I do not wish to overstate my case, but it really does seem to me that I saw the political situation in North Carolina more clearly and acutely than any politician, including Roy Cooper, whose administration as governor cannot be called a success, given that Mr. Stein threatens to codify and amplify the totalitarian police state which he has quietly built up during his 8 years as AG. There are only some two weeks left before Mr. Stein, as things are going now, will claim to have “won the election”. He will meet with the most fanatical and intelligent resistance–militant, creative, non-violent struggle–from me and those who share my convictions, who can be found all across our North Carolina, in all 100 counties, though my primary constituencies would be in New Hanover and Orange Counties, which are the only places in North Carolina where I’ve made my residence; in any case, I may not be able to stop Mr. Stein from crossing the threshold of the Executive Mansion, but I have enough power, and certainly enough will and wit, in his first term to see him impeached by the House and removed by the Senate for obstruction of justice, interference with civil rights, “interfering with an election by force”, and conspiracy to decimate and destroy the life of yours truly, Dawson Gage, North Carolina’s very own poet & journalist & dissident Internet publisher. If I cannot convey my concerns and judgments to our Governor, and if he cannot open himself and your offices, and by extension the heights of State government, to the true story of my tribulation, then we risk bringing ruin to the State. It is that simple, and I hope that makes it easier for y’all, because it ought to.

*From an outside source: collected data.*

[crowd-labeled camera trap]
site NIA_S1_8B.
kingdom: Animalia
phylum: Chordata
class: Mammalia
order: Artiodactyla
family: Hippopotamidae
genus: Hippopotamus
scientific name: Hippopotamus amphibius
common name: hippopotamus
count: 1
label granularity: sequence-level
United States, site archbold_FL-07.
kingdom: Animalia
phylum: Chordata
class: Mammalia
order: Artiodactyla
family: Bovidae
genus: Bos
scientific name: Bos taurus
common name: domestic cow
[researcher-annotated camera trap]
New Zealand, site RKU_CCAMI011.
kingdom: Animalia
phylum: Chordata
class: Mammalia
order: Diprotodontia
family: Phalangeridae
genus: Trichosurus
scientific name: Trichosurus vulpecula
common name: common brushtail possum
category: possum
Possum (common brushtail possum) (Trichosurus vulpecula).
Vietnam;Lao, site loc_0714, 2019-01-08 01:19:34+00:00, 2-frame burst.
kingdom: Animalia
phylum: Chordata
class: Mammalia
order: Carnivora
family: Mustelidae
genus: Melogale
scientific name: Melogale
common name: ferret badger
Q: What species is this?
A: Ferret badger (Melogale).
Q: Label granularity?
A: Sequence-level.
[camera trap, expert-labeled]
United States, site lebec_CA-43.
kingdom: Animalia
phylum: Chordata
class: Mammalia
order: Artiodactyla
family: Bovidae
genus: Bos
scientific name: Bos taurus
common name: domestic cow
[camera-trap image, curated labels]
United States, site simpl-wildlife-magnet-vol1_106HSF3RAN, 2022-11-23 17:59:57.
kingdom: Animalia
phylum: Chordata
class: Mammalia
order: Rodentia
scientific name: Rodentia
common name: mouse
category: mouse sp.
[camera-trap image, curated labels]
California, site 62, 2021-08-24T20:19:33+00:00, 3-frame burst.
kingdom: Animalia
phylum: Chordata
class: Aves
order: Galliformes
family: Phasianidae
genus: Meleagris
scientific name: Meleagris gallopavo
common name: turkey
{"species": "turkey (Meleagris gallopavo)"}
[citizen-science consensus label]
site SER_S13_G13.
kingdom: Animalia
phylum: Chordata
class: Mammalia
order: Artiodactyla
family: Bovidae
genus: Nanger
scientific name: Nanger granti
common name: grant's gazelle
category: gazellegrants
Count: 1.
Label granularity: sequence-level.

I have often wondered what Roy truly thinks of the man who claims to be his “successor”, since I have been attuned to state politics since I was a small child, and I can feel in my heart that something is terribly wrong with Mr. Stein: he is not a North Carolina Democrat, not by my light, not if you respect the history of our State and our Democratic Party, not if you know that our democracy exists to establish our system of enumerated rights and to guard against unconstitutional innovations in government, not if you know that the laws of our State sprang from the immemorial common law of England, and that Magna Carta is still “the law of the land”. So too, in my submission, is “The Universal Declaration of Human Rights”.
The past and the future, the legacy and the promise, the distant yonder and the near dear land, are all in play at the same moment in North Carolina as we approach the elections of 2024. The challenge is to split the difference between reform and revolution, between conservative sentiments and futuristic dreams, between fidelity to our native ways and the regulative ideals of cosmopolitan right. By contrast, the vision of Joshua Stein is so offensive and so absurd that I will not describe it here, but in my postscript, which allows me to conclude this letter by directing you to my several websites in my “signature”, where my published and recorded works are available for free to the global reading public, and especially for the English-speaking world, a place which still exists for me, and hopefully also to our 75th Governor, with whom once more I request a private audience to address matters of public interest. The People, the Sovereign people, whom we purport to serve, deserve no less than that.